#### READING TEXT:
____________

Many drafts later…

In the Golden Age of writing, I suspect many Great Writers produced a single draft by hand or by battering a typewriter. Perhaps they or their publisher then annotated the text before it finally went to press.

Not so in the age of the word processor and the ever-busy writer with a parallel career. My first draft is usually a rush of consciousness, 40,000 words or so, where I hammer out the story that has been growing in my head. There will be notes, research and a ‘plot spider’ to refer to and a few false starts but at the end of Draft 1 I know I have a story. Its unpublishable illiterate gabble in some places, but there is a beginning, middle and end.

So to Draft 2, the Plot Edit. I expand out my draft with all the ingredients necessary to support the story I have imagined. In go the sub-plots, the backstory and in the crime novels this is when the clues are planted and the perpetrator finally determined. It hits maybe 60,000 words.

I call Draft 3 Animate! Here I edit the writing itself, revising the flat text I used in the first draft to hurry the plot along. Simple ‘he saids’ are accompanied by actions, gestures, movements. I flesh out the locations now I am sure I am actually going to have a scene in that location. The book approaches final length at the end of this, say 80-90,000 words.

____________

#### SUPPLIED DATA:
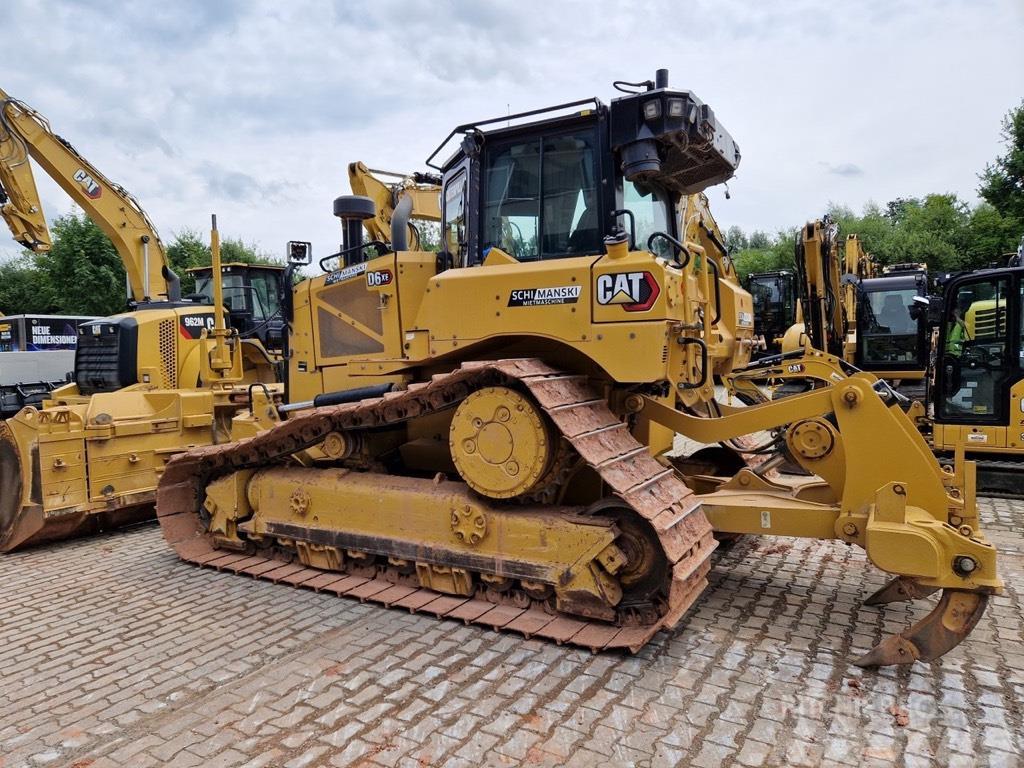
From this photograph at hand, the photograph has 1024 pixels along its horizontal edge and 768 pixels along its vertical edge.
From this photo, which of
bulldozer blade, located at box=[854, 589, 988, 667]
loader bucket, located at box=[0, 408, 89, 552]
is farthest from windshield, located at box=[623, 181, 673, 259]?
loader bucket, located at box=[0, 408, 89, 552]

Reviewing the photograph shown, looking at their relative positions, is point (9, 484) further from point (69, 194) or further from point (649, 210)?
point (649, 210)

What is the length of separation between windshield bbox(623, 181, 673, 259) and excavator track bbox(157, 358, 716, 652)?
119cm

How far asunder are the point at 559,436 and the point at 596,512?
0.50 m

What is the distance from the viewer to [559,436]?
4.14 metres

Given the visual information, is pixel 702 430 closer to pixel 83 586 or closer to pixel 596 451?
pixel 596 451

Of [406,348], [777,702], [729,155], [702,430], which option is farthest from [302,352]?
[777,702]

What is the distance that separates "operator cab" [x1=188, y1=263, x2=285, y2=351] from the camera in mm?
10383

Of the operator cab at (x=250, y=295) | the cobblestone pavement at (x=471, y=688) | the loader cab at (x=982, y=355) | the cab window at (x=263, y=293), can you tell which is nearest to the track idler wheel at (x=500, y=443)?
the cobblestone pavement at (x=471, y=688)

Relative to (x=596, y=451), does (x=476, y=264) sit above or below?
above

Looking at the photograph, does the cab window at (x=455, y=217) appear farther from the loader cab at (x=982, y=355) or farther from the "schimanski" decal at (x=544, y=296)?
the loader cab at (x=982, y=355)

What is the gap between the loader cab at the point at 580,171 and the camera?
424 centimetres

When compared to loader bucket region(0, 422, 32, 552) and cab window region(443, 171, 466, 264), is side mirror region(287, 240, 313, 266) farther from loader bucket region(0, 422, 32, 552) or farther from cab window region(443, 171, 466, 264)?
loader bucket region(0, 422, 32, 552)

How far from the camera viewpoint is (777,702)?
324 cm

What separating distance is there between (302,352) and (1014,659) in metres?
5.25
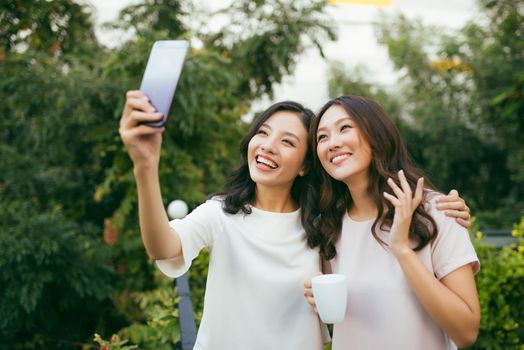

____________

Write what comes next in the piece about revising a novel through successive drafts, picking up after its account of Draft 3.

Draft 4 is the Character Edit. I read through the book one key character at a time, looking at only their scenes as if this were exclusively ‘their’ story. I make sure their language is consistent, they are fully fleshed out and their motivation is clear. I insert a small number of extra scenes if these are needed to build up a character. For economy this can mean rewriting an existing scene to better introduce or explain that character.

Draft 5 is the Continuity Edit. I check the book against the calendar – a real calendar in some cases, an internal timeline for other. I check the weather and seasons, the blooming of flowers. In some stories I’ve had to co-ordinate with known historical events. In ‘Glint..’ for example I read the Guernsey Evening Press for the years 1913 to 1919 so in some cases was able to insert actual storms or local news stories. Whilst writing the Flint novels there were particular problems caused by weekends (when things are closed) and by the speed of the post, causing some scenes to be juggled. Sometimes I need to write filler scenes to explain where those days went. Continuity is also the reason I’m wary of over-writing in the early drafts. I once wrote a lovely sunset scene for Flint, then by the final draft the action took part in mid-evening in the dead of winter. I also check that the blonde on page 17 had not turned into a brunette by page 89.

Draft 6 is the clean-up, using the spell/grammar checker as well as Mark 1 writer’s eyeballs. At this point the draft then goes to one or more willing friends for their opinions. I ask them to be brutal, as the publishing industry will be!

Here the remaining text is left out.